My father is a total workaholic, so I definitely grew up seeing how dedication, commitment, and just having a very strong work ethic are all integral to success. From my mother, I got an appreciation for art and culture. I fall straight between the two - I'll work until four or five in the morning in very intensive periods and forget to eat, so I’ll trying to learn the art of balance. When I’m working on Haptic Thought I’ll go into very hectic periods when we work on projects or installations. I’m still learning to edit down what I do.
My father is a total workaholic, so I definitely grew up seeing how dedication, commitment, and just having a very strong work ethic are all integral to success.
I work and live between New York and London, which sounds crazy but I’m a Pisces, so it’s kind of my nature to move back and forth. My studio in London is amazing; I love it. I have skylights, and space, and I can walk to my local market; it's very villagey. I choose to live there because for me, it’s where the energy is - both creatively and in terms of design. I feel very tapped into my own creativity there. New York is great for business but London fuels me.
I guess it sounds like all the dots of my career have joined up, but I’m still not sure where it’s all going to go and that’s the exciting thing. For me, MAKE is a personal project in the sense that it’s something I really wanted to be able to give back to my father. He enabled me to see and view the world in an amazing way, and I really appreciate his politics. He doesn’t believe that taxing society is going to change things any more; we have to independently create models that work within the capitalist system that we’ve created. He believes capitalism can be cooperative and socially beneficial.
We See Beauty is structured in a way where the end goal isn’t necessarily to make millions of dollars; it’s to be driving and incubating other businesses. I think my father ultimately want to to use his business he knew, which is beauty, to establish a model that other people could look at and say: how could we apply this to our industry? It’s a vertical enterprise, which is why we’re able to give the percentage that we are, but we’re still starting a business from scratch - budgets are tight! It’s really hard to make it work.

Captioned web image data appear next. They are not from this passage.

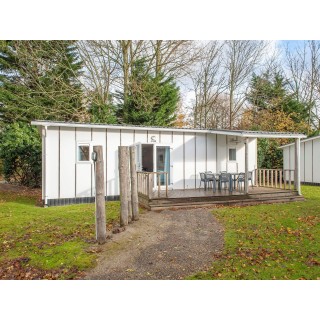 Ferienhaus in Kamperland ab 47€ pro Nacht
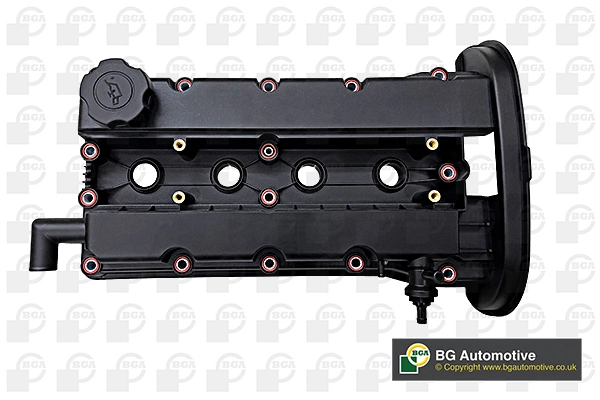 BGA RC6522
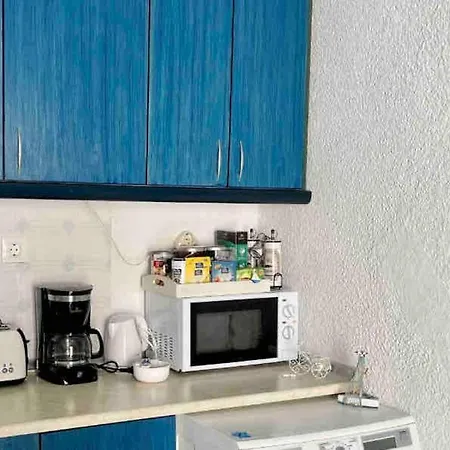 Apartment With Sea View In Pefkohori. Pefkochori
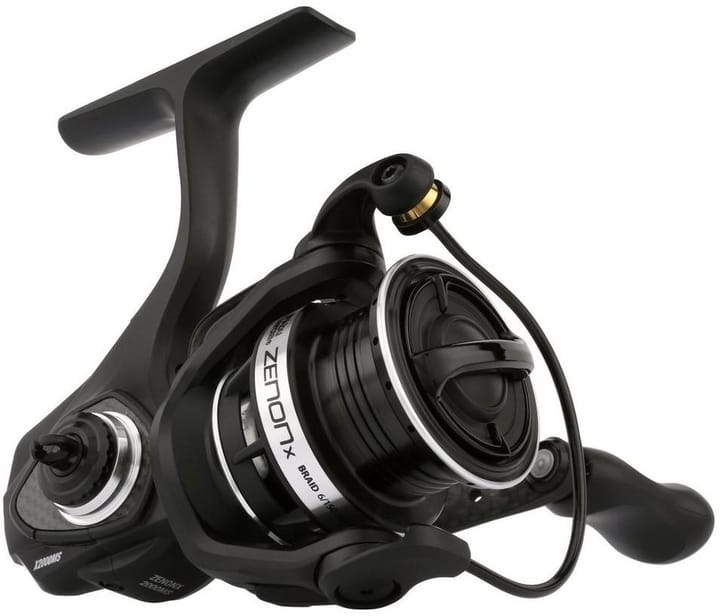 Abu Garcia Abu Garcia Zenon X Sp Abu Garcia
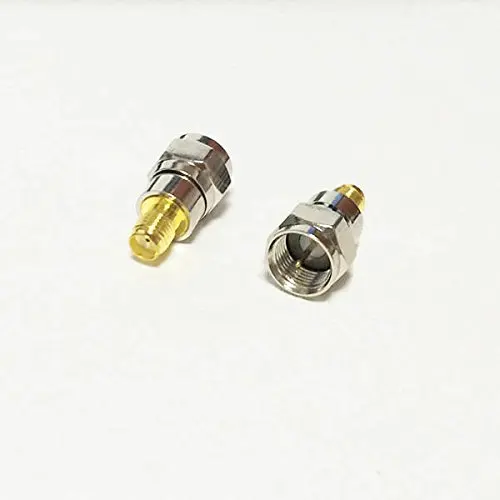 2 шт. разъем для коаксиального адаптера|plug adapter connector|plug connectorsm plug |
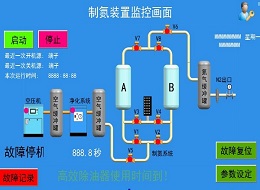 制氮机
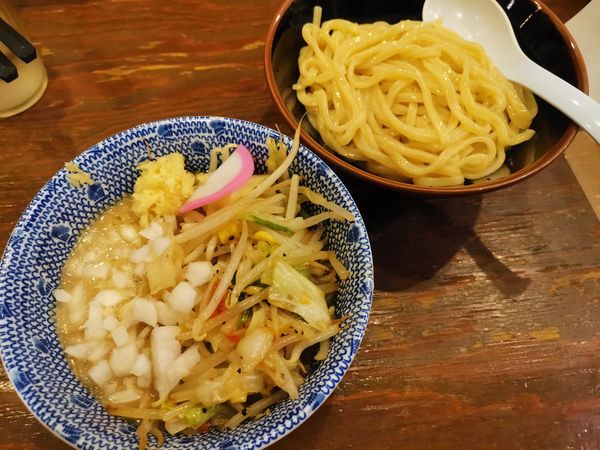 「タンつけ」@トナリ 丸の内店の写真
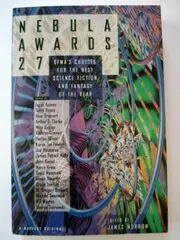 Nebula Awards 27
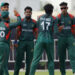দক্ষিণ আফ্রিকায় ত্রিদেশীয় সিরিজ, ১৫ সদস্যের দল ঘোষণা বিসিবির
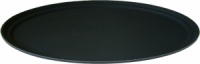 22'' x 27'' Oval Non Slip Serving Tray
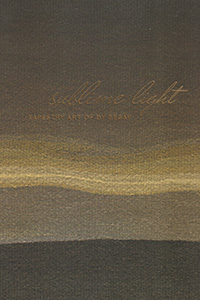 Sublime Light edited by C. Ganteaume and J. McLerran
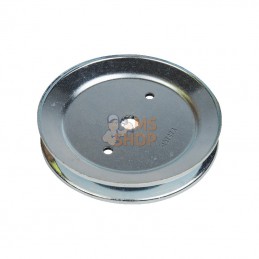 532195945; HUSQVARNA; POULIE | HUSQVARNA; pièce detachée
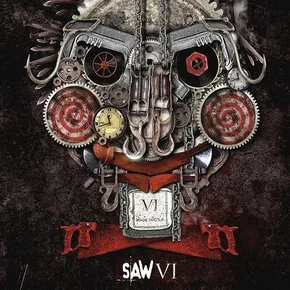 Photo du film : Saw VI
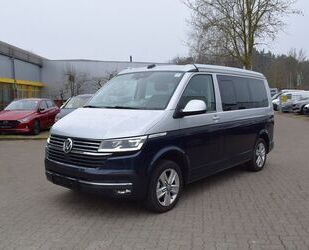 VW Volkswagen T6 California 6.1 Ocean DSG *LED*StaHzg Gebrauchtwagen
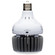 Light Bulb in White (230|S33112)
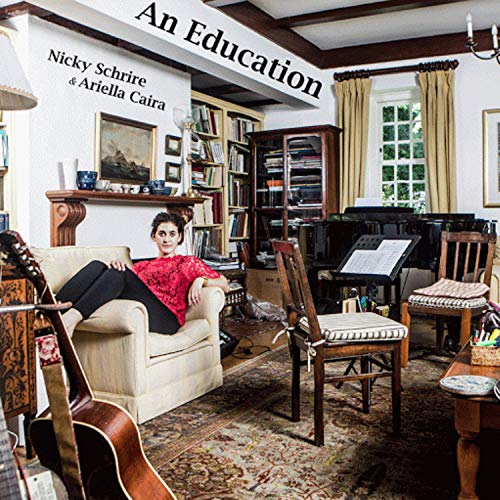 Education Ep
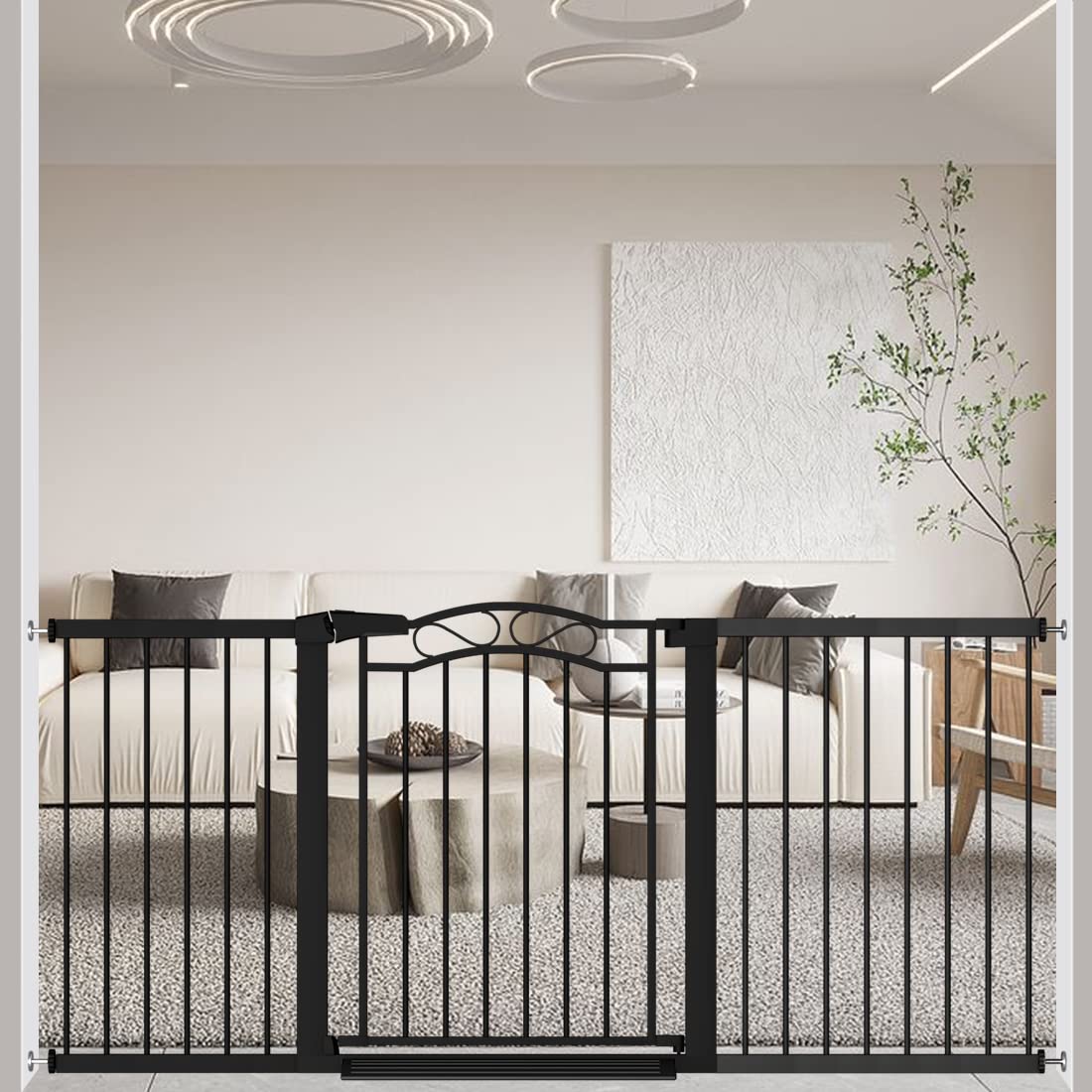 Walk-Through Pet Safety Gate product image 3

We See Beauty is a for-profit business, which then donates 33.3% of its revenue to the We See Beauty Foundation. The Foundation’s work is to raise awareness, incubate, accelerate and support cooperatives in America. We’ve given grants to cut-and-sew fashion accessories cooperative in North Carolina, and we’re doing partnerships with Mercado Global, which is a company that works with cooperatives and non-profits in Central America, particularly Guatemala. We’re still finding different partnerships that help express our goals. I think right now our challenge is to spread the message in a way that makes people realize they have a choice. If you buy things that do more with each purchase, change can happen.